Opini

Narkotika

NU Online  ·  Sabtu, 8 Maret 2014 | 05:00 WIB

Oleh Isfandiari MD
Di ujung kamar rumah sakit, seorang ibu  khusuk membaca Al-Qur’an. Ia berharap banyak  sang buah hati yang sedang dalam sakratul maut bisa selamat. Usia sang anak belum lagi 25 tahun, terbaring lemah, kurus kering, kulit pucat  juga sulit bernapas.
<>
Sang ibu makin khusyuk berdoa saat dokter mulai naik ke atas tempat tidur dan menekan dada sang anak agar paru-parunya bekerja menghirup oksigen. Sayang sang buah hati menutup mata. Di tempat dan waktu lain, ribuan ibu dan keluarga lain alami hal yang sama. Semua ditinggal anak kesayangan karena narkotika. Sebuah potret buram generasi muda kita.

Keprihatinan menyeruak. Semua lapisan masyarakat mengecam. Kemarin, saya menghadiri seminar tentang Narkoba yang digagas klub motor yang berubah jadi organisasi kepemudaan XTC Bandung (1/3). Petinggi klub ingin life membernya tahu betul bahaya narkotika dan mengundang pihak kepolisian juga Badan Narkotika Nasional Bandung untuk memberi penyuluhan. Mereka share info soal jenis juga bahaya dan dicermati serius semua peserta.

Dalam skala nasional, tv-tv juga gencar sharing dengan berbagai pihak. Paling gres, dibuat TV One lewat Indonesia Lawyer Clubnya. Sentuhan lebih humanis juga dilakoni Metro TV lewat wawancara intens Roger Danuarta yang barusan dicokok karena fly di mobil mewahnya. Roger juga bilang: ”Klise kalau saya katakana jauhi Narkoba!”

Semua sanubari bangsa pastinya serius berantas Narkoba. Sayangnya sanubari saja nggak cukup. Payung hukum soal Narkoba jauh dari ideal. Imej keseriusan runtuh saat cewek Austalia, dibebaskan. Corbi melenggang keluar lapas dan membuka sampagne di hotel mewah. Di saat yang sama, Malaysia menghukum mati pengedar yang tertangkap di wilayah hukumnya.

Hukuman mati buat pengedar, masih sebatas wacana.
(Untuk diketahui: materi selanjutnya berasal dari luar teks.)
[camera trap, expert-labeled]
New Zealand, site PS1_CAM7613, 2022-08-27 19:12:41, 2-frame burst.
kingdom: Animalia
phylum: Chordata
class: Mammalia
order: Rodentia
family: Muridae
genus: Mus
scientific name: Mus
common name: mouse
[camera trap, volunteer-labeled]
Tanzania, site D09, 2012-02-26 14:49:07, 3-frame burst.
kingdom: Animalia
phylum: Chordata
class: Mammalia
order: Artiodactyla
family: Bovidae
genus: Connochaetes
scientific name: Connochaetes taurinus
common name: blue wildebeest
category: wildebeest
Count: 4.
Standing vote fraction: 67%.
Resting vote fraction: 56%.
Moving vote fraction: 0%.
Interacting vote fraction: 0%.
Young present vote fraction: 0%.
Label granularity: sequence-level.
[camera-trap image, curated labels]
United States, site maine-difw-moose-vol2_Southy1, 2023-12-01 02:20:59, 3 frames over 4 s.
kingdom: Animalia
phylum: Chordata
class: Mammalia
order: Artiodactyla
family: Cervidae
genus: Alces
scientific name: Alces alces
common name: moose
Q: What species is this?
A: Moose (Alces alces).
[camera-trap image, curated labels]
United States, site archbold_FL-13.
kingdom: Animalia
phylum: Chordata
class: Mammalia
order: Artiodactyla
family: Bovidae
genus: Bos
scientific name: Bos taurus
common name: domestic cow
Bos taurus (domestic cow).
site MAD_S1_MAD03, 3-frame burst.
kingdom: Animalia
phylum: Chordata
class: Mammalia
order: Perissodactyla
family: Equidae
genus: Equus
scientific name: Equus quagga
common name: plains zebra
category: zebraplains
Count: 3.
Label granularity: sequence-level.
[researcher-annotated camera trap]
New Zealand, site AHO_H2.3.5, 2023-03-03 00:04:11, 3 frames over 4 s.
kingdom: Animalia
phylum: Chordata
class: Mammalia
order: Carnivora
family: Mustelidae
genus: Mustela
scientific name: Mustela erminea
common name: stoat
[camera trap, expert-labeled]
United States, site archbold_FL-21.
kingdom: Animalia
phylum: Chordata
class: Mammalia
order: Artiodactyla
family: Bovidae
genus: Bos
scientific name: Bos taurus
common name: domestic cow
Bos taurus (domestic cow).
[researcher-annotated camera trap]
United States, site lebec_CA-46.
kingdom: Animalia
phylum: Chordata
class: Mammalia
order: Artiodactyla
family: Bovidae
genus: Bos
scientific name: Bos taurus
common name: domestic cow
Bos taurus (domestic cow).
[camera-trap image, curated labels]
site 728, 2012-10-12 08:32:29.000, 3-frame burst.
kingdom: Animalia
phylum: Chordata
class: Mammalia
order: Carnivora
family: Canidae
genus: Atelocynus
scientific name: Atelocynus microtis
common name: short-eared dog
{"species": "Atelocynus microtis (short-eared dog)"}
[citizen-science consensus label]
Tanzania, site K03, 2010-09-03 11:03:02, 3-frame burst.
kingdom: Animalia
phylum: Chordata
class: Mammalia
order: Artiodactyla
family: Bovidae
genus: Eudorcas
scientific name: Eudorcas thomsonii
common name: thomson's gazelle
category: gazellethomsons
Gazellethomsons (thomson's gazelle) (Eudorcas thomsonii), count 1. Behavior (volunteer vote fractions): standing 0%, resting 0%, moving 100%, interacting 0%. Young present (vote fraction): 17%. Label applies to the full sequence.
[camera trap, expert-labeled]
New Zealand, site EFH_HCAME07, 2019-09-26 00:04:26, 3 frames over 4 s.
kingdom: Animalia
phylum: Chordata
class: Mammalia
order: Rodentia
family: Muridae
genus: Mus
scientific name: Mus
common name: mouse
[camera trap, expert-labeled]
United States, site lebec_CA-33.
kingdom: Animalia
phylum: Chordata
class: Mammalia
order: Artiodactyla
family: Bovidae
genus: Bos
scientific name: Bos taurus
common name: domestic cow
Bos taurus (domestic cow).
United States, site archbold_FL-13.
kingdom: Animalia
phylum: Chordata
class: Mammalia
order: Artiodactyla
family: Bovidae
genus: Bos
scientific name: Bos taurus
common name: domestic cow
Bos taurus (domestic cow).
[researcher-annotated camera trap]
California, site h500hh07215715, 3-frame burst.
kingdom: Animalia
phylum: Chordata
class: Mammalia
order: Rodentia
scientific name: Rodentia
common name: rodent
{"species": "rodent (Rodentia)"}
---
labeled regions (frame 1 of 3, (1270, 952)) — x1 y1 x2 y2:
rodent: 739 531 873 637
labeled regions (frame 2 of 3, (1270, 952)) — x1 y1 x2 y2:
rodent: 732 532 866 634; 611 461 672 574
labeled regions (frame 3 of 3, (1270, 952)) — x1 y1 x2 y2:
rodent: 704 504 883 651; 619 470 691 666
Tak ada satu pun yang dieksekusi, lain cerita terhadap gembong teroris, beberapa sudah melayang ke alam lain, surga atau neraka? Wallahu alam! Benar kata Prof Sahetapi, pakar hukum, “Saya sulit menentukan nilai buat BNN, tapi untuk Densus 88, nilainya cum laude!” Jadi kita nggak heran kalau Freddy Budiman sang gembong Narkoba masih bisa bilang “Keep smile..” ala Cesar-nya  YKS. Very happy, very entertaining!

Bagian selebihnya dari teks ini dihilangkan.